Поиск выхода из «пустыни духа» приводит к пустыне «реального». По мере того как путешествие продолжается, становится ясно, что Порт и Кит, вопреки своим ожиданиям, найдут в Сахаре только песок и небо, смерть и безумие.
Несмотря на обилие автобиографических мотивов, было бы опрометчиво думать, как это делают многие (особенно после фильма), что Порт — это Боулз, а Кит — Джейн. Скорее, «Под покровом небес» можно рассматривать как воображаемый эксперимент, своеобразное «что если?», вживленное в ткань повседневного существования. Позднее писатель признавался: «Пишешь всегда про себя. Но пишешь о преображении пережитого опыта.

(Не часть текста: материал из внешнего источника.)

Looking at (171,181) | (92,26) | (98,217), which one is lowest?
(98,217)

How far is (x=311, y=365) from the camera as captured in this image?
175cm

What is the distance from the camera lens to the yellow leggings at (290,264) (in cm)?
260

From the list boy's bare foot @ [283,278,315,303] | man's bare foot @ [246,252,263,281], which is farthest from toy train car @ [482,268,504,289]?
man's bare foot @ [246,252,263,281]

В настоящей литературе конечный результат всегда получается отличным от пережитого». И добавил: «Литература, по-моему, это суеверный способ удерживать ужас на расстоянии, держать зло за порогом». Такое определение литературы — как заклятия, оберега — помогает нам лучше понять непрямую, опосредованную связь «творчества» с «жизнью». Они соотносятся друг с другом в третьей, лишенной измерения, «точке».
Точке становления, перехода, падения, бегства.

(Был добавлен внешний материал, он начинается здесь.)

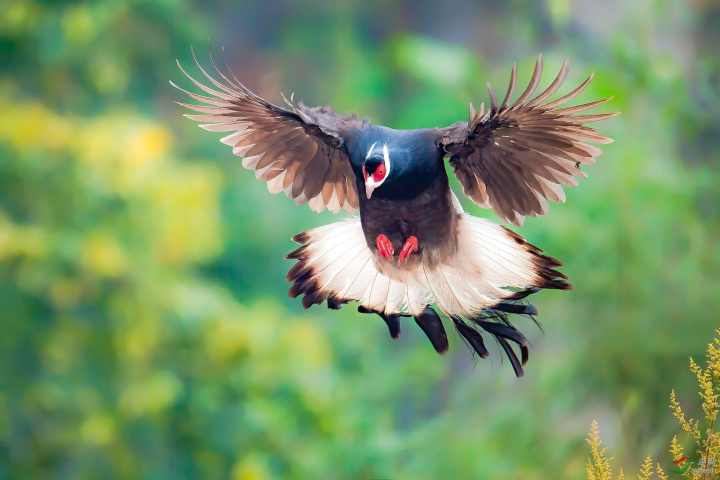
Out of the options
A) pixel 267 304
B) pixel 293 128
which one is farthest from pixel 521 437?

Каковое сталкивает с иным.
Столкновение двух типов мышления, двух противоположных культур — современной, западной, и древней, укорененной в традиции, — будучи сквозной темой творчества Боулза, никогда не разрешается в пользу какой-либо одной стороны. Он никогда не опускается до политической басни или моралите, но использует его как событие зеркальной встречи западного человека с инородным (в) себе. Такие встречи неизбежно катастрофичны. Особый зловещий колорит придает им холодновато-объективный, отстраненный стиль повествования. В отличие от большинства мастеров нагнетания ужаса, в сценах зверства или убийства Боулз редко вдается в чувственные описания; не прибегает он и к обилию прилагательных, чтобы показать, насколько невыносима пытка. Вместо этого, почти в клинических терминах, он просто констатируют факты, как если бы описывал самые заурядные вещи. Такая техника позволяет добиться несравненно более сильного эффекта; «Далекий случай» и «Нежная добыча», помещенные в этом томе, — подлинные шедевры, вырастающие до размеров аллегории «жуткого».

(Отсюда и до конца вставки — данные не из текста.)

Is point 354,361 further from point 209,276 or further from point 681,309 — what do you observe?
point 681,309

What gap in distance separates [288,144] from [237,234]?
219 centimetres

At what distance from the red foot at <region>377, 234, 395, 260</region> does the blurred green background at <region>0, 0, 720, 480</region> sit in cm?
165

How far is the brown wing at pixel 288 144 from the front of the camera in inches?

С этих двух вещей, напечатанных в «Митином Журнале» в переводе Василия Кондратьева, началось мое знакомство с «настоящим» Полом Боулзом — страшным, беспросветно мрачным, шокирующим. Вася собирался переводить и «Под покровом небес», и сделал бы это наверняка лучше меня, но — погиб. Погиб такой же страшной, шокировавшей многих смертью, напророченной им же самим в его рассказах, какой до этого погиб другой замечательный переводчик, основатель самиздатского журнала «Предлог» Сергей Хренов. Они дружили и обменивались книгами Боулза, как если бы те и вправду были оберегами, способными отвратить самое худшее. Их светлой памяти, памяти сделанного ими для русского языка, и вопреки традиции посвящать одни лишь оригиналы, я посвящаю этот перевод — несовершенный и только приближающийся к тому, чье имя по-русски могло бы означать еще и пронесенную мимо чашу.